Yeah, I was actually thinking of men when I responded to that thread. I have not known any really great guys that needed to go online to date and they got taken very early and don't stay single very long.

For women I think it is very different.

iVillage Member
Registered: 10-14-2001
Sat, 09-08-2007 - 5:24pm

I think you do believe something is wrong with them. You think if they have been unable to meet someone in person, going online is a "last resort" because there must be something wrong with them.

That's OK. Just apply the same measuring stick towards yourself! Then it's fair.

Oh, my friend is negative on guys online. I am like "But Jen, you are still single, do you say the same (insert negative assumption here) about yourself"? She said "Yes, I DO think something is wrong with me!" I said, "Well, Okay, then"

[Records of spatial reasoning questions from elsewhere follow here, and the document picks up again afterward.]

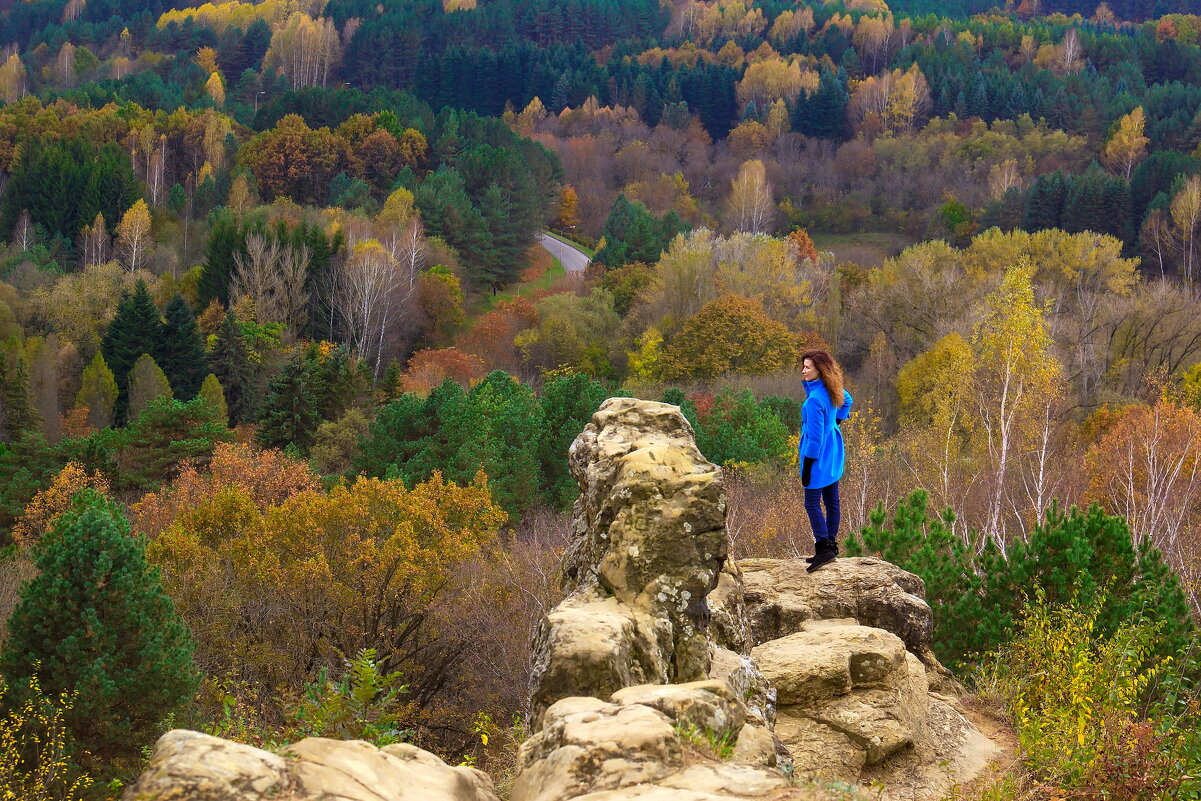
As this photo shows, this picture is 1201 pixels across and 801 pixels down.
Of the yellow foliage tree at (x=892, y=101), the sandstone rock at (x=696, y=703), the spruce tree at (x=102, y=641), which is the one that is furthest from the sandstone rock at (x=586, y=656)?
the yellow foliage tree at (x=892, y=101)

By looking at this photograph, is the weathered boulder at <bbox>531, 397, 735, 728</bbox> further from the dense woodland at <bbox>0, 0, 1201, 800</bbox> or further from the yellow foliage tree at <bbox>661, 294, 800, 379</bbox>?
the yellow foliage tree at <bbox>661, 294, 800, 379</bbox>

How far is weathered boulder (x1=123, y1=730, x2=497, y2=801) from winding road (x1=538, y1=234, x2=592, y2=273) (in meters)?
95.0

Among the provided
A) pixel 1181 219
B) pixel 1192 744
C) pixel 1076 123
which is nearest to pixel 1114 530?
pixel 1192 744

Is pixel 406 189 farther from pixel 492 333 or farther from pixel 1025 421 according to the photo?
pixel 1025 421

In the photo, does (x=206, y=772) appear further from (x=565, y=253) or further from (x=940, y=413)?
(x=565, y=253)

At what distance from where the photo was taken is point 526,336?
75750mm

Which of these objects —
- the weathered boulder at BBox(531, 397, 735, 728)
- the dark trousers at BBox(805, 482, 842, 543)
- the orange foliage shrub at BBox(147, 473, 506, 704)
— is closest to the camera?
the weathered boulder at BBox(531, 397, 735, 728)

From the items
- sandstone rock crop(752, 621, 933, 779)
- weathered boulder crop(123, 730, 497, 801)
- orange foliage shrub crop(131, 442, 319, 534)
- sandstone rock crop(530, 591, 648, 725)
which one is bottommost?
orange foliage shrub crop(131, 442, 319, 534)

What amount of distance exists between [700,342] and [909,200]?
62.7 meters

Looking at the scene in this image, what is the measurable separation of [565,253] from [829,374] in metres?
100

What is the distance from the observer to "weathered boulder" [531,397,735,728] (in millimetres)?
7805

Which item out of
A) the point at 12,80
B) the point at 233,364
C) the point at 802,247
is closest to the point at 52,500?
the point at 233,364

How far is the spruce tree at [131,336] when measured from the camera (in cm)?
6856

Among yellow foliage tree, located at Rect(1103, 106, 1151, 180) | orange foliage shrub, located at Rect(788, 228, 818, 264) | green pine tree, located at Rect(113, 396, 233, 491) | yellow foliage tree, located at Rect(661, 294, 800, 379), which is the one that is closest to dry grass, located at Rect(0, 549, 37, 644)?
green pine tree, located at Rect(113, 396, 233, 491)
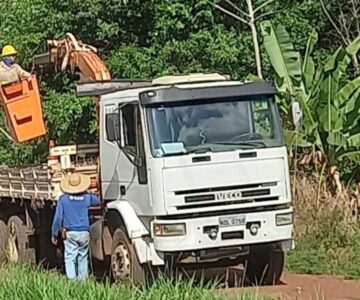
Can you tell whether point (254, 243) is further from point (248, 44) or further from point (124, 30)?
point (124, 30)

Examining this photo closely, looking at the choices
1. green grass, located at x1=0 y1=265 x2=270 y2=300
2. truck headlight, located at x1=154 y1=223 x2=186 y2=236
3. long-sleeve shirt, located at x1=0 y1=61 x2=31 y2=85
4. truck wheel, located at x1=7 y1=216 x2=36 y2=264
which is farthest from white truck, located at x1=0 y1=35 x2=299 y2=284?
long-sleeve shirt, located at x1=0 y1=61 x2=31 y2=85

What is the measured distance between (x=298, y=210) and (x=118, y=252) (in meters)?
4.61

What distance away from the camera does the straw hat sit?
14.3 metres

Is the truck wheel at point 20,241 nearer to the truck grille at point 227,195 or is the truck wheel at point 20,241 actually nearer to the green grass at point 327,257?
the green grass at point 327,257

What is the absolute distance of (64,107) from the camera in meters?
23.5

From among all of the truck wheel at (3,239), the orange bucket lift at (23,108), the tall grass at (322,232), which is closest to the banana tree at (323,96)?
the tall grass at (322,232)

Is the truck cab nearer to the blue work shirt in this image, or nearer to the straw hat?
the blue work shirt

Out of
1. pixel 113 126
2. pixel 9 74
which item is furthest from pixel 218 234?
pixel 9 74

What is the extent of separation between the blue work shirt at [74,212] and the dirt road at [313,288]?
2593 millimetres

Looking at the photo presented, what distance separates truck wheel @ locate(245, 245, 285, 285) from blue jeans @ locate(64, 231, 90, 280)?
90.2 inches

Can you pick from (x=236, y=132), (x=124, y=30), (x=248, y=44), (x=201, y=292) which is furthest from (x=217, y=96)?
(x=124, y=30)

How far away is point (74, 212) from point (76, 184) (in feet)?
1.40

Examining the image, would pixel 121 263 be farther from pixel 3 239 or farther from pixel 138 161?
pixel 3 239

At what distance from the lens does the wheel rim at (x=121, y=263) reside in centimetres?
1365
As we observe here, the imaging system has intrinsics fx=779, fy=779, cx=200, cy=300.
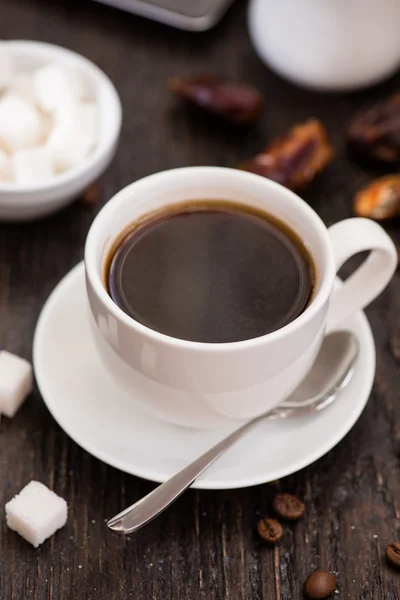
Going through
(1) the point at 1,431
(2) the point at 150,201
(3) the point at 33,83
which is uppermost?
(2) the point at 150,201

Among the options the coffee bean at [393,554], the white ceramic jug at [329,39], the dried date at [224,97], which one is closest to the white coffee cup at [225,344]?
the coffee bean at [393,554]

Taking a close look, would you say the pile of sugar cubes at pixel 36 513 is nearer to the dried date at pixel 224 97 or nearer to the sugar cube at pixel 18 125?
the sugar cube at pixel 18 125

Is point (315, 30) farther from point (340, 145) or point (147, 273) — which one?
point (147, 273)

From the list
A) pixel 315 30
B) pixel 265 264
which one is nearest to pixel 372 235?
pixel 265 264

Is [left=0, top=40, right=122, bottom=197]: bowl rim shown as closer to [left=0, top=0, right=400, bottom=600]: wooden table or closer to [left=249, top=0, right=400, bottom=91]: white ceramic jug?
[left=0, top=0, right=400, bottom=600]: wooden table

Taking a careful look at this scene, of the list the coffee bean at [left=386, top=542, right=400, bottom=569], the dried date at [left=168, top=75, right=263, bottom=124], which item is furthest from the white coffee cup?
the dried date at [left=168, top=75, right=263, bottom=124]

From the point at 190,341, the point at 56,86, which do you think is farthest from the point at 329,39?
the point at 190,341
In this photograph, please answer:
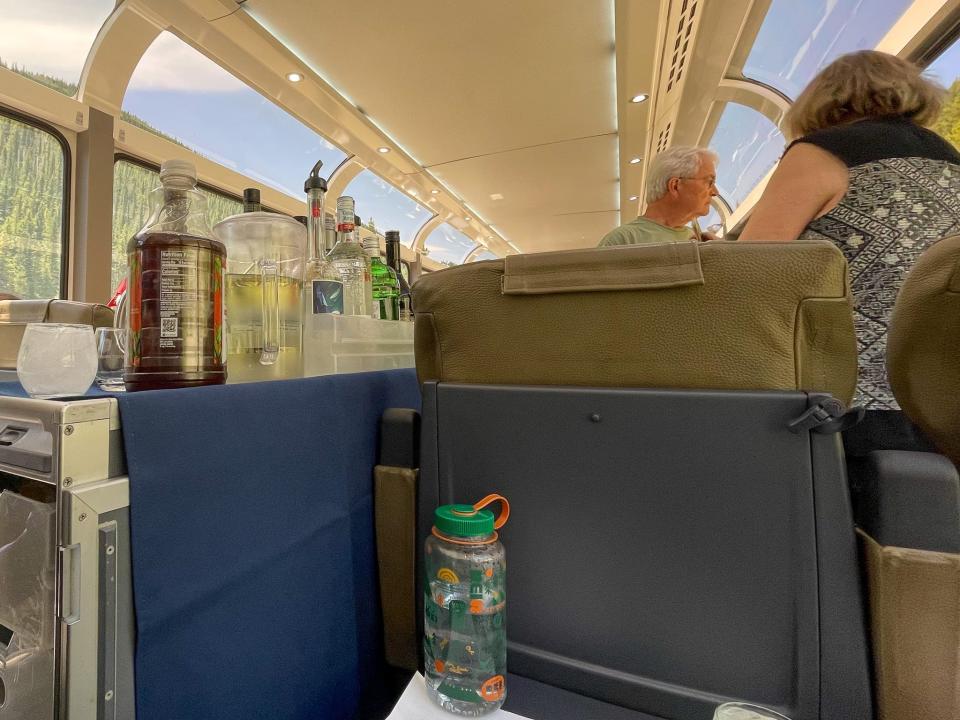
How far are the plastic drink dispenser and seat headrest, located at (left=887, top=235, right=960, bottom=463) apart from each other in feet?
2.83

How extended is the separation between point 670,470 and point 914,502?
0.25 meters

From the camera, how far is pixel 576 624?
0.62 meters

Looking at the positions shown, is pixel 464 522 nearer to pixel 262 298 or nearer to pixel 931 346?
pixel 262 298

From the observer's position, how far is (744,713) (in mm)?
524

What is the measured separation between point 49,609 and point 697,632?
725 millimetres

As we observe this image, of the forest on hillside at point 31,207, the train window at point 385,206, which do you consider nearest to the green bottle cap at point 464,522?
the forest on hillside at point 31,207

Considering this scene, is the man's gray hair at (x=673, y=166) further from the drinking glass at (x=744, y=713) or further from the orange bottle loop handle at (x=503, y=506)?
the drinking glass at (x=744, y=713)

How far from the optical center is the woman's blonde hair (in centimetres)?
93

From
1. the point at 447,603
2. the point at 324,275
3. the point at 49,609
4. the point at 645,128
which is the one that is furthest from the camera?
the point at 645,128

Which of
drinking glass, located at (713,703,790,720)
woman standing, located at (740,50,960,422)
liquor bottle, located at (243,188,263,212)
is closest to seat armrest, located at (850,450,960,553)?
drinking glass, located at (713,703,790,720)

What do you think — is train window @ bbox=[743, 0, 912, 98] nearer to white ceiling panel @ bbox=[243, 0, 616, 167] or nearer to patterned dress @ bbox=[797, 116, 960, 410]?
white ceiling panel @ bbox=[243, 0, 616, 167]

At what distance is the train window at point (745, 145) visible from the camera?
13.6 feet

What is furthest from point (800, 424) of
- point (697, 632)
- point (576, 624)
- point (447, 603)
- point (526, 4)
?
point (526, 4)

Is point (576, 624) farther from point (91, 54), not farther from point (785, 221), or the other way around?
point (91, 54)
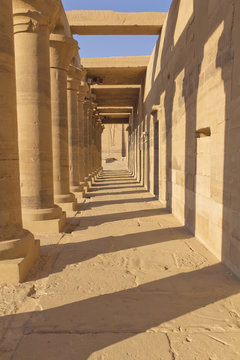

Again, I sense so much self loathing of single people...they don't even realize they have it.

Soliel
iVillage Member
Registered: 05-19-2003
Sat, 09-08-2007 - 5:37pm

I don't think that in general there must be something wrong with every person who is online dating, I just think the really good men are gone quick and never really have to go there. But that doesn't have to mean that all the men left online are trash either.

However, I'm pretty sure all of us here have been searching online and felt like it was scraping the bottom of the bucket. And that can apply to all of us. So it can be subjective depending on your experience and whose available online at the time. And what you like.

iVillage Member
Registered: 10-14-2001
Sat, 09-08-2007 - 5:42pm

I can honestly see why online dating is so painful now...it can be brutal!

With people rejecting you outright without respect, thinking you are a loser for being single at a certain age...or whatever! It's not the medium that is painful...it's the people!

I have a story to tell that will hopefully make you think twice before you make assumptions about online daters.

I had a conversation with "N", the first online guy I had met for tea. He was 47, professional, articulate, smart as whip and attractive enough. We got onto the subject why him and I ("two attractive people" in his words) are still single. He is 47, I am 40.

He explains it so beautifully...He says that's a good question, one that he should be prepared to answer. I assured him I wasn't being judgemental (and I wasn't) the subject just came up casually for us. So he says "Well, you know...there have been women I had to have, and they didn't want me. Then there were women who had to have me, yet I didn't feel the same for them. Then, and I fully take responsibility for this...but I stayed with the wrong women because we had bonded and it was so hard to break up. Or sometimes I went back to them out of loneliness. I now know not to bond with the wrong woman".

I really appreciated his response. I said to him, "You know what, I totally relate to everything you just said. You said it perfectly".

He later said "I have a great life but no one to share it with. I now see it's better to find someone early on in life and then focus on your career".

I was impressed with what he said. It was totally honest.

Then my chance came up. I said "Well, like you I also stayed with the wrong person and wasted time...but also, too many times I did not "bite". Either I was too young, didn't appreciate what I had, or whatever...I have not yet said "yes" to being married". Totally honest answer.

Anyway, even though I won't see him again (I just didn't feel any sparks) I came out of that meeting with feeling more understanding and compassion for the both of us. Looking back, I can see that meeting as being a positive online experience.

Soliel
iVillage Member
Registered: 08-02-2007
Sat, 09-08-2007 - 9:25pm

>> I just didn't feel any sparks<<

That innocent little sentence at the bottom of your post summarizes why a good majority of older (never married) singles are still single. No sparks. I guess some will wait for the sparks till life passes them by.